Soil + water system + mulch = what kind of water usage you will have. If you pay attention to all three categories, you will see a reduction on your city water bills. Plus, your garden will be consistently watered and will grow well for you. So, if you start with a water retaining bed, use a soaker hose across the top of the soil and cover the soil around your plants with spoiled straw, you can save quite a bit of money on your water bill. You can also bury bottles with holes poked in the bottom and aim your water and fertilizer right at the roots of larger plants. (You can use a homemade olla for this. You can just bury a terracotta pot that you have plugged the hole in the bottom and place a saucer over the top. You lift the saucer to fill the olla and it will slowly weep water to the roots of your plants. Or use a plastic bottle with holes drilled in the bottom. It’s much cheaper going the plastic bottle route.)
I have found that lightweight hoses may seem like a great buy (and I only needed a few feet extra to attach to my soaker hoses, so I thought I’d save some money) in our heat the hoses collapse and kink on their own, they don’t even need to be bent around something. All of the the super cheap lightweight hoses I bought I’ve had to replace. I also don’t recommend collapsible fabric hoses. Those might work on a side yard where you need a lightweight hose to coil for storage in a small space, but you can’t put them on a reel and they must have a hose end sprayer to extend to their full length. They will not work if you are trying to lay hose towards a bed because they change in length with water pressure.
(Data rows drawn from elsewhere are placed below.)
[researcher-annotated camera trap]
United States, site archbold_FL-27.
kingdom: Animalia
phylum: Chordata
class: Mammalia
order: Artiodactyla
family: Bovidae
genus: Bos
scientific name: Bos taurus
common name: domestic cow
To successfully time soaker hoses: turn the hose on, at the strength you want to run all your hoses at, and time how long it takes to wet the bed (but not flood it: which would have the majority of the water run out the bottom and leave your beds.)
I remove the limiters that they put on the inside connection in soaker hoses. They are easy to grip and remove with needle nose pliers. I would rather run my hoses at full strength (especially because they are so long.) I’m not a fan of limiters in general. Newer shower, sinks etc can have limiters and then you just end up with sucky water pressure.
So my evaluation over the years, of all of these watering methods is that: soaker hoses (made out of rubber) are the best way to wet your beds and spoiled straw is the best mulch for beds.
Hugelkulter/Lasagna gardens (my beds are a combination of the two. Plus, my hugelkulter is neat, instead of a giant messy mound across my property.) is the best method for long term retention of water in beds.
I hope you enjoyed this look at city, water saving options, for an annual bed of vegetables in the high heat of summer. Have fun and go get your hands dirty!
Crazy Green Thumbs
One thought on “Watering In High Heat”
Two streams and two creeks flow through the property here at work, and the ‘municipal’ water comes from one of the springs that feeds one of the streams. Nonetheless, the maintenance of the infrastructure is expensive. Even while it was free at home, I still paid for the energy to pump it.